__Exercise requirements__
Copy each line below in which the word "Used" occurs.

(Web page caption snippets)
Start of Block

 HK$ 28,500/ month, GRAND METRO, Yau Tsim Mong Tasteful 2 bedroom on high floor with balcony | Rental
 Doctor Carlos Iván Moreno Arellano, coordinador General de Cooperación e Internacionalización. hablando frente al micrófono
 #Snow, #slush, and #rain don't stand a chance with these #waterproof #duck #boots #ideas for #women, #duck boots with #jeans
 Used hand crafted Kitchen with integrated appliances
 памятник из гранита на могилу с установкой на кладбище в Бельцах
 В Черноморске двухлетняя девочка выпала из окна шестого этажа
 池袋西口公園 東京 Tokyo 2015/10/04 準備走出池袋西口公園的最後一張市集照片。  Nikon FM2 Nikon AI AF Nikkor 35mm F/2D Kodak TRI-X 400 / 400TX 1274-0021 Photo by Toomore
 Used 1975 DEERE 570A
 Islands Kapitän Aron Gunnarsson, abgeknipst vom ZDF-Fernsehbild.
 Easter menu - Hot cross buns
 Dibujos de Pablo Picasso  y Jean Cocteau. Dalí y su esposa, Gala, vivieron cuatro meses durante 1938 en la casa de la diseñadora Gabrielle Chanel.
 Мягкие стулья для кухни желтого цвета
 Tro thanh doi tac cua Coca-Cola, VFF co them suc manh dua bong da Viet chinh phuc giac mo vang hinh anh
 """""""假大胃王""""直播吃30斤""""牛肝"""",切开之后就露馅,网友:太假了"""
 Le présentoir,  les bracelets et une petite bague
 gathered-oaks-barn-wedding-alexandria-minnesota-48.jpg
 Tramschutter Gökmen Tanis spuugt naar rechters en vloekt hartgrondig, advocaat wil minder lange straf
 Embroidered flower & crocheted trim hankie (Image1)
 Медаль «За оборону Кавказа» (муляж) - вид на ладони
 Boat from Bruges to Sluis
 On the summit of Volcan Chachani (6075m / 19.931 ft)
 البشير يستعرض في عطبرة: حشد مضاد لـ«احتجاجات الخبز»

End of Block

__Your solution__
 Used hand crafted Kitchen with integrated appliances
 Used 1975 DEERE 570A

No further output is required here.